**TASK TO COMPLETE:** Find all lines in the listing that include the word "meta", then copy them.
─── INPUT DATA ───
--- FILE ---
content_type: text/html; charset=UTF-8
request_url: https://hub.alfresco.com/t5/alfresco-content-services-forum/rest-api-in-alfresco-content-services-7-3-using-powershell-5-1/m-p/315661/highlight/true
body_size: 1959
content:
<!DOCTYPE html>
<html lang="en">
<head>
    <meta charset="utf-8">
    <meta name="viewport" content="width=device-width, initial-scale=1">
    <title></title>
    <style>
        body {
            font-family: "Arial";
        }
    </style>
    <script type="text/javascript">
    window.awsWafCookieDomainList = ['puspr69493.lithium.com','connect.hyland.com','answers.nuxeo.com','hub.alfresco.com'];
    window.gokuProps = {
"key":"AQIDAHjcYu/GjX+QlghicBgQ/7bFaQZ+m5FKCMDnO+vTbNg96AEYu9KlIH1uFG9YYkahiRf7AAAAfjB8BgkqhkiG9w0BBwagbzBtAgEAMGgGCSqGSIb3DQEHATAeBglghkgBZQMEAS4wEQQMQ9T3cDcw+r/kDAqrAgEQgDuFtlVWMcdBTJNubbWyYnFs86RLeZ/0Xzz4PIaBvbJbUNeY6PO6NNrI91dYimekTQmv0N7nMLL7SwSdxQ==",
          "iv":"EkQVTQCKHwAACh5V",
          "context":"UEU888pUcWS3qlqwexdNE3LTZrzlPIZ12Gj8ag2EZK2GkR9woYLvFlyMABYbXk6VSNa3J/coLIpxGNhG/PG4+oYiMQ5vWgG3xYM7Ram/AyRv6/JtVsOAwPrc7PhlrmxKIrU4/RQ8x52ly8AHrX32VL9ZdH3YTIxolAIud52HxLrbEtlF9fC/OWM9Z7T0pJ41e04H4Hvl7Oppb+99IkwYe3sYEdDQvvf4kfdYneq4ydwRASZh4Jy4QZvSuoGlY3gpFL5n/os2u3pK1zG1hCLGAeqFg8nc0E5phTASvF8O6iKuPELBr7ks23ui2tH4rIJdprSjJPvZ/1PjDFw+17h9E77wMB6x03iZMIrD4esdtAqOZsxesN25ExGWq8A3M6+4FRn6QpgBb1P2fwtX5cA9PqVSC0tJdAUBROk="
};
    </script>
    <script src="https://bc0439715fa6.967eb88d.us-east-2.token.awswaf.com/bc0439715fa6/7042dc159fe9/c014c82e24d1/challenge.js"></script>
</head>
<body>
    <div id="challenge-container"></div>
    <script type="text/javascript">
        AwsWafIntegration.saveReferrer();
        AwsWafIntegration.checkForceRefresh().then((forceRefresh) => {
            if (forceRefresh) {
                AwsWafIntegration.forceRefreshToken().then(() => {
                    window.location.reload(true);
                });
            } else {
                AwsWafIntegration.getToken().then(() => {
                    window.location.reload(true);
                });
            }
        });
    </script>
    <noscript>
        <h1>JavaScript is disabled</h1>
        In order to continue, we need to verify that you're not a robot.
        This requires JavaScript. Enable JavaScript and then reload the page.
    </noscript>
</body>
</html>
───
**WRITTEN ANSWER:**
    <meta charset="utf-8">
    <meta name="viewport" content="width=device-width, initial-scale=1">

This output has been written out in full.